Des spécialistes brossent ici un aperçu de certains facteurs perturbateurs qui entrent en jeu et évoquent les incidences éventuelles sur les responsabilités des CPA.

LA CHAÎNE D’APPROVISIONNEMENT, ENCORE À RISQUE

Les aléas des deux dernières années ont aggravé des problèmes qui touchaient déjà la chaîne d’approvisionnement, explique Rosanna Lamanna, CPA, associée au groupe Audit et comptabilité du cabinet Fuller Landau. « Bon nombre d’entreprises canadiennes ont relocalisé la production et la fabrication à l’étranger par souci d’économie.

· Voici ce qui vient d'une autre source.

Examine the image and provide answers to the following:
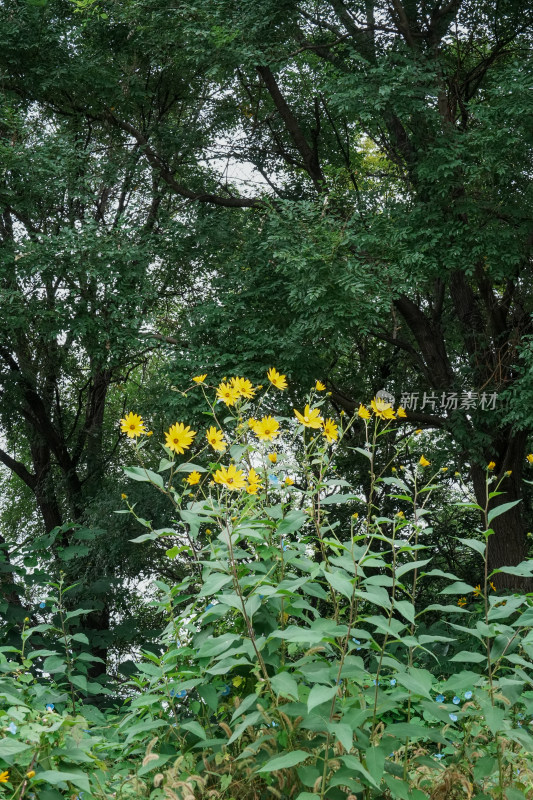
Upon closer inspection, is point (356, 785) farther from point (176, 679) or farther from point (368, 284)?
point (368, 284)

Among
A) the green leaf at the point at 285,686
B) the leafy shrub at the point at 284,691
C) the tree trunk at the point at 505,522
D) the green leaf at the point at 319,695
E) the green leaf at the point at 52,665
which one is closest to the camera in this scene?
the green leaf at the point at 319,695

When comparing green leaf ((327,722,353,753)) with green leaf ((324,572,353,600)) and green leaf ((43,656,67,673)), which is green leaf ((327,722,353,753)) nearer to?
green leaf ((324,572,353,600))

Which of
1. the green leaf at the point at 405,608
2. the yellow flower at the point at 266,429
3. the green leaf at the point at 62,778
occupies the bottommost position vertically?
the green leaf at the point at 62,778

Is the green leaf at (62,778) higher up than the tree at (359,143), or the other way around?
the tree at (359,143)

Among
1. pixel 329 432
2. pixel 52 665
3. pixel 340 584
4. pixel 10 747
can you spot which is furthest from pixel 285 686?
pixel 52 665

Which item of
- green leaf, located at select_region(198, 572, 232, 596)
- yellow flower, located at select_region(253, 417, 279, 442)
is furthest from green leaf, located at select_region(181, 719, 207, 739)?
yellow flower, located at select_region(253, 417, 279, 442)

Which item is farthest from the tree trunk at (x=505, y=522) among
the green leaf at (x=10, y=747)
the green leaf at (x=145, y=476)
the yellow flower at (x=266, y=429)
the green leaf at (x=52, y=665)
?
the green leaf at (x=10, y=747)

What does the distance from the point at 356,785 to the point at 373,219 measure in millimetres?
4592

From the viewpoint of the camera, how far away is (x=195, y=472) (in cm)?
215

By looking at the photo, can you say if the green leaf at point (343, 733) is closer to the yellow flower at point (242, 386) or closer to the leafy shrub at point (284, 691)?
the leafy shrub at point (284, 691)

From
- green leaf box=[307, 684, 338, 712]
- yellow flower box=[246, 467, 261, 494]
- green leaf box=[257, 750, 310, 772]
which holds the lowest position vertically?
green leaf box=[257, 750, 310, 772]

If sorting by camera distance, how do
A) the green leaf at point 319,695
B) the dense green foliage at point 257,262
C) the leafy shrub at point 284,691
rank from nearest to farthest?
the green leaf at point 319,695 < the leafy shrub at point 284,691 < the dense green foliage at point 257,262

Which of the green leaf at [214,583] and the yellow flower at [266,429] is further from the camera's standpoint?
the yellow flower at [266,429]

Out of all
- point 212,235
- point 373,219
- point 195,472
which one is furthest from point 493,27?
point 195,472
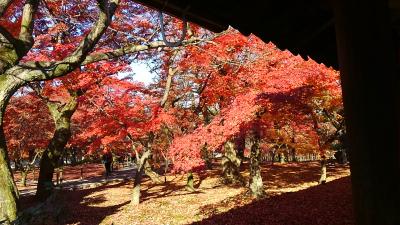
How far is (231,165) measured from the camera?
22.1m

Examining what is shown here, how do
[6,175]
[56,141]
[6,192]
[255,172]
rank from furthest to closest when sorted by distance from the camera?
[56,141] < [255,172] < [6,175] < [6,192]

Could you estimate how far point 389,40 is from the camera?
235 cm

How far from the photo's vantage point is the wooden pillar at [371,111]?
7.27 feet

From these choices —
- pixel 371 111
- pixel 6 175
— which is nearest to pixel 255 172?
pixel 6 175

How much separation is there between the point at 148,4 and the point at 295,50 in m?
2.38

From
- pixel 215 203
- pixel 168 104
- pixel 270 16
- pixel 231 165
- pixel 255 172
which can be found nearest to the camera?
pixel 270 16

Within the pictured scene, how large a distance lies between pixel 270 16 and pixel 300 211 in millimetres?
7419

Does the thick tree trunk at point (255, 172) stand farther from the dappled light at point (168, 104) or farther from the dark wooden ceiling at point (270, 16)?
the dark wooden ceiling at point (270, 16)

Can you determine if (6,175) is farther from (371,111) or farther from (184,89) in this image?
(184,89)

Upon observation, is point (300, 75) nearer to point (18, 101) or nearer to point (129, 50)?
point (129, 50)

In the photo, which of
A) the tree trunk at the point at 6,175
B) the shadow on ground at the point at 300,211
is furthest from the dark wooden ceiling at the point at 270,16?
the tree trunk at the point at 6,175

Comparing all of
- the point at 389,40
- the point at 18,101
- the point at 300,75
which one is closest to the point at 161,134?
the point at 18,101

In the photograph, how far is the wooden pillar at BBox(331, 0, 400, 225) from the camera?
2.22 metres

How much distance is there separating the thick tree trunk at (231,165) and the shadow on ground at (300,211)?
7817 mm
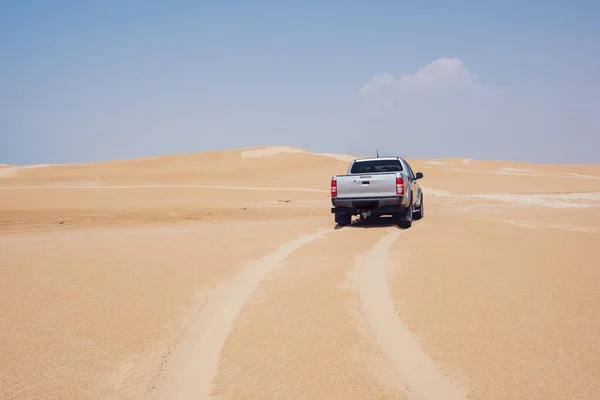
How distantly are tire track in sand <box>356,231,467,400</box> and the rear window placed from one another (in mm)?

Toutefois, la hausse des frais de transport et l’allongement des délais d’approvisionnement, qui entravent l’exploitation et la production, font grimper les coûts. »

Les CPA ont dû acquérir des compétences axées sur les difficultés d’approvisionnement, poursuit-elle. « Il est temps de revoir le fonctionnement de la chaîne d’approvisionnement afin d’améliorer les choses et d’atténuer les risques. Par exemple, il faut examiner certaines données générées par les systèmes en vue d’effectuer une analyse coûts-avantages quand seront envisagées diverses pistes de solution. Les CPA possèdent les capacités d’analyse nécessaires pour aider l’équipe de direction à étudier et à interpréter les données décisionnelles. Il devient essentiel d’exploiter la technologie pour soutenir cette prise de décisions. »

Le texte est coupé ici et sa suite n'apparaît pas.